The platform from which I'm importing data to R does not support specifying the data type, hence all my columns are character. I have an Excel file that specifies which columns are factor, including the relevant labels and levels. Now, I'm trying to write a function to dynamically change the data type of various columns of my data.frame
Thanks to the excellent answer to this question (dplyr - mutate: use dynamic variable names), I managed to write the following function, in which I dynamically set the column name to the mutate function.
readFactorData <- function(filepath) {
t <- read.xlsx(filepath)
sapply(nrow(t), function(i) {
colname <- as.character(t[i, "Item"])
factorLevels <- t[i, 3:ncol(t)][which(!is.na(t[i, 3:ncol(t)]))]
totalLevels <- length(factorLevels)
listOfLabels <- as.character(unlist(factorLevels))
mutate(d, !!colname := factor(d[[colname]], labels=(1:totalLevels), levels=listOfLabels))
# requires dplyr v.0.7+
# the syntax `!!variablename:=` forces evaluation of the variablename before evaluating the rest of the function
})
}
It works, and each iteration returns the entire data frame, with the relevant column (colname) changed to factor.
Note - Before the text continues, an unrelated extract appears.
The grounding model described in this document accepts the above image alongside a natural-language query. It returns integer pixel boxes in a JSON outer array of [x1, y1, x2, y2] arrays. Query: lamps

But, each iteration overwrites the previous, so this function only returns the last result of i. How do I make sure that I end up with 1 single data frame, in which all the relevant columns are saved?
Sample data (make sure to comment out the first line of the function above, since we're defining t here):
d <- data.frame("id" = sample(100:999, 10), "age" = sample(18:80, 10), "factor1" = c(rep("a", 3), rep("b", 3), rep("c", 4)), "factor2" = c("x","y","y","y","y","x","x","x","x","y"), stringsAsFactors = FALSE)
t <- data.frame("Item" = c("factor1","factor2"), "Label" = c("This is factor 1", "This is factor 2"), "level1" = c("a","x"), "level2" = c("b","y"), "level3" = c("c","NA"))